Becoming an astronaut is hard enough, but one woman overcame obstacles to become the first African American woman in space.
Born in the 1950s, Jemison would let nothing stop her from becoming one of the most accomplished African American women in history.
She was born in Decatur, Ala. but grew up in Chicago, and from a very early age, she knew she wanted to study science.
She worked hard and graduated from high school when she was just 16. At that early age, she traveled across the country to California to attend Stanford University.
Being one of the few African Americans in her class, she experienced racial discrimination from students and teachers, but that didn’t stop her from graduating with two degrees in four years, one in chemical engineering and one in African American studies.
Jemison didn’t start her career in space. She first attended Cornell Medical School, where she got her doctorate in medicine and practiced general medicine.
Her talents also didn’t stop in science. Jemison is fluent in Japanese, Russian and Swahili. She used this and her medical studies to her advantage and joined the Peace Corps in 1983 to help people in Africa for two years.
After the Peace Corps, Jemison opened her own private practice as a doctor, but not too long after, she decided she wanted to go to space, something she had wanted to accomplish for a long time.

**What the task requires:** Echo the passage about Jemison word for word, starting at "Becoming an astronaut" and ending at "to study science.".

**Source material:**
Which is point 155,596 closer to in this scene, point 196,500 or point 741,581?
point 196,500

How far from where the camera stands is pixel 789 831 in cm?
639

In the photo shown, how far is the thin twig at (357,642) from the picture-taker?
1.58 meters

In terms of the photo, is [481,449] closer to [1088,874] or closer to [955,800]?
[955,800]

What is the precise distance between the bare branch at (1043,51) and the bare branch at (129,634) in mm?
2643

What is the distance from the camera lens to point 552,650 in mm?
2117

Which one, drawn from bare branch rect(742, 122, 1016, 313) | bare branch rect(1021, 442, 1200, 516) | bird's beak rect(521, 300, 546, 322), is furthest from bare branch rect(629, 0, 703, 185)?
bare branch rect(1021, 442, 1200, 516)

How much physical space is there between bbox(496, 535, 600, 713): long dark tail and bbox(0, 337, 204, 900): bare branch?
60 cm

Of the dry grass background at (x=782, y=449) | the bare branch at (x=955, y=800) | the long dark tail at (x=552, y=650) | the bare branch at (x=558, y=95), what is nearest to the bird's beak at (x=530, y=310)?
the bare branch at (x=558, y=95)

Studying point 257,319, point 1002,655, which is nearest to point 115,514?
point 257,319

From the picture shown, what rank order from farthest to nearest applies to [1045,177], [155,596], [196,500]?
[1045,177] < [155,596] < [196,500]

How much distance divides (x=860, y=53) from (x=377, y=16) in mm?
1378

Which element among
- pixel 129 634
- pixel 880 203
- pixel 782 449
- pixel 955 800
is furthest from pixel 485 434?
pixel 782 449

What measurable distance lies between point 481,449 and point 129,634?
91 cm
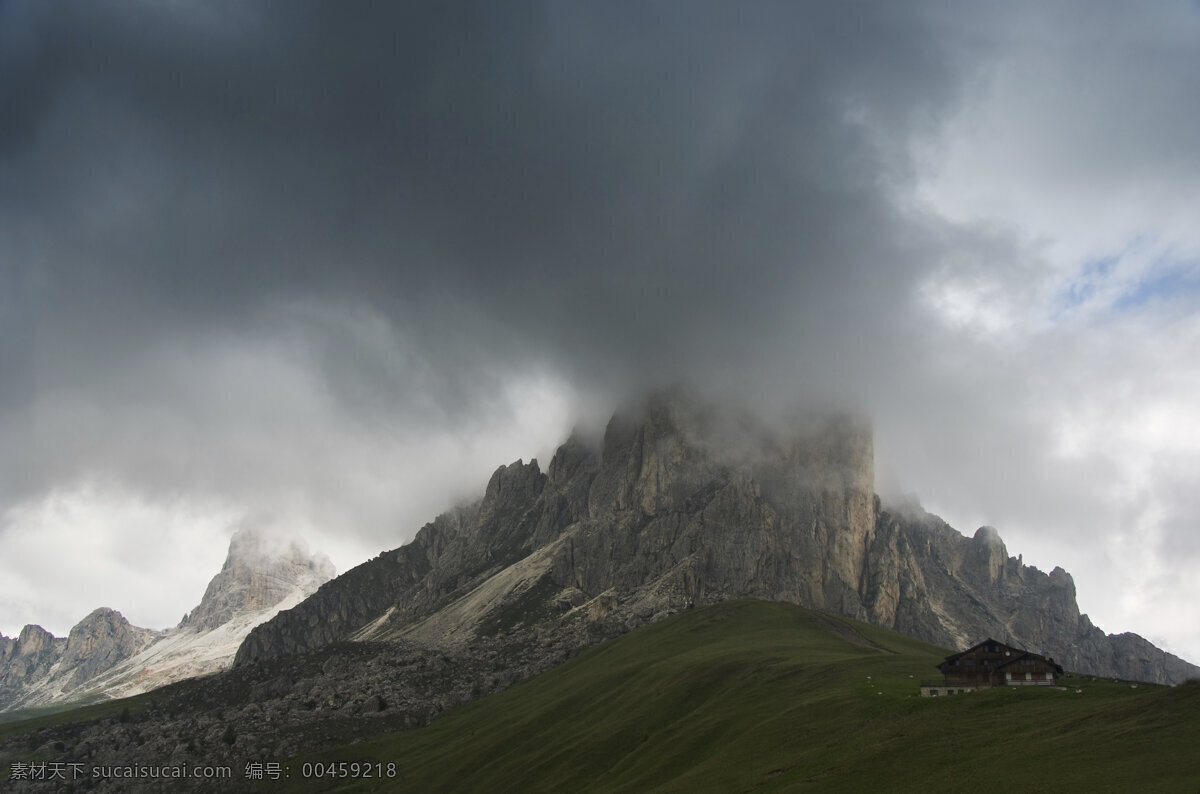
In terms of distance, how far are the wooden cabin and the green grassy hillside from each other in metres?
A: 4.80

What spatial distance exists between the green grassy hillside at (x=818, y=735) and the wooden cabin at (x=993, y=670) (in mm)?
4802

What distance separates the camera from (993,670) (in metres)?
117

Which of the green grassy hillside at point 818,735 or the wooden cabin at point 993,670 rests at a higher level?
the wooden cabin at point 993,670

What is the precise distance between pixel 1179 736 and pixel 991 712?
2305 centimetres

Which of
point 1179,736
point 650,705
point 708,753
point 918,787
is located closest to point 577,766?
point 650,705

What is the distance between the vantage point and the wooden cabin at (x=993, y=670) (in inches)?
4500

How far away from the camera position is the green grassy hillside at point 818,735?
6812cm

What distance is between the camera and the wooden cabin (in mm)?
114312

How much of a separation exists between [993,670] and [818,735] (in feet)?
102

**Answer for this exercise:**
Becoming an astronaut is hard enough, but one woman overcame obstacles to become the first African American woman in space.
Born in the 1950s, Jemison would let nothing stop her from becoming one of the most accomplished African American women in history.
She was born in Decatur, Ala. but grew up in Chicago, and from a very early age, she knew she wanted to study science.